Instruction 1:
Reproduce the portion of the PySpark tutorial from "# Create DataFrame" up to and including "(nullable = true)".
Instruction 2:
List each distinct department value that appears in the data list of the PySpark tutorial.

Source passage:

# PySpark - drop and dropDuplicates()
## PySpark Distinct to Drop Duplicate Rows
PySpark distinct() function is used to drop/remove the duplicate rows (all columns) from DataFrame and dropDuplicates() is used to drop rows based on selected (one or multiple) columns. 

In [1]:
import findspark
findspark.init()
from pyspark.sql import SparkSession
spark = SparkSession.builder.appName("SparkByExamples.com").getOrCreate()

In [2]:
# Prepare Data
data = [("James", "Sales", 3000), \
    ("Michael", "Sales", 4600), \
    ("Robert", "Sales", 4100), \
    ("Maria", "Finance", 3000), \
    ("James", "Sales", 3000), \
    ("Scott", "Finance", 3300), \
    ("Jen", "Finance", 3900), \
    ("Jeff", "Marketing", 3000), \
    ("Kumar", "Marketing", 2000), \
    ("Saif", "Sales", 4100) \
  ]

# Create DataFrame
columns= ["employee_name", "department", "salary"]
df = spark.createDataFrame(data = data, schema = columns)
df.printSchema()
df.show(truncate=False)

root
 |-- employee_name: string (nullable = true)

Dataset excerpts:
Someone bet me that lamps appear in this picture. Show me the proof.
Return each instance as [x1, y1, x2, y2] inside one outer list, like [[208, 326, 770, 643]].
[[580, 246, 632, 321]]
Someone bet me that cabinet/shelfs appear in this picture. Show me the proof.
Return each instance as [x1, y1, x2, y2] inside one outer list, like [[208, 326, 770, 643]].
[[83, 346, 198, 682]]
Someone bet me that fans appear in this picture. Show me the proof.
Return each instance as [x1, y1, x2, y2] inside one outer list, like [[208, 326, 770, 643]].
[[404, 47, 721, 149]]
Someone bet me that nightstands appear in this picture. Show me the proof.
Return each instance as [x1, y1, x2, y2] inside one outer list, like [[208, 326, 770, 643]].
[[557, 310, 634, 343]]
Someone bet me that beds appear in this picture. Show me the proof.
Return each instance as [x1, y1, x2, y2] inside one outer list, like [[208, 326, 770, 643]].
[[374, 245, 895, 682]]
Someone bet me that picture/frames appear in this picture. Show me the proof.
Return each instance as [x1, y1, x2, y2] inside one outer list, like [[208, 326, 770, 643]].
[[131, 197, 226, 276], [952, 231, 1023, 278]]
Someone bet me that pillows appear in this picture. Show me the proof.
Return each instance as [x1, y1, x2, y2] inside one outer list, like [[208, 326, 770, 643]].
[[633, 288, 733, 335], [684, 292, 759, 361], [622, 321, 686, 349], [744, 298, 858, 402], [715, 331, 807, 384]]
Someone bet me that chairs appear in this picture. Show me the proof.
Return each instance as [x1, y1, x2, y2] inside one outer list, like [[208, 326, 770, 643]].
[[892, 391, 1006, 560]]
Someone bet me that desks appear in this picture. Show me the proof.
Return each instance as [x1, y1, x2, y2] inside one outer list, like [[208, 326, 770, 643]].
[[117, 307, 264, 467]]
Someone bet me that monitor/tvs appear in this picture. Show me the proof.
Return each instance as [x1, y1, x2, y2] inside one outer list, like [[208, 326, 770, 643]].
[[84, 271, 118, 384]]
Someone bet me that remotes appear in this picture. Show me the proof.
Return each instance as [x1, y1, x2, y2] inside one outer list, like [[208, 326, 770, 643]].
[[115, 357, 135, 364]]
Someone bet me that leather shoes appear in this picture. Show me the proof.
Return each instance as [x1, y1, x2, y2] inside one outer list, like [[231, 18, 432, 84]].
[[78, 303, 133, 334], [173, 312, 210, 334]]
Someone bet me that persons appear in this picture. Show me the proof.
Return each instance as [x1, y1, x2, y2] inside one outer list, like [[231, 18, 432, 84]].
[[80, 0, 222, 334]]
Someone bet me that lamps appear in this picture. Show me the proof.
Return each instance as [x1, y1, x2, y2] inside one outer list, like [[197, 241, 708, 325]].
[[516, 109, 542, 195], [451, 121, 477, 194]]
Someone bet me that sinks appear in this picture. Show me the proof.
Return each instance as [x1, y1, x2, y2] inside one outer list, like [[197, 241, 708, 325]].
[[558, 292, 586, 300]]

Expected answer 1:
# Create DataFrame
columns= ["employee_name", "department", "salary"]
df = spark.createDataFrame(data = data, schema = columns)
df.printSchema()
df.show(truncate=False)

root
 |-- employee_name: string (nullable = true)

Expected answer 2:
Sales
Finance
Marketing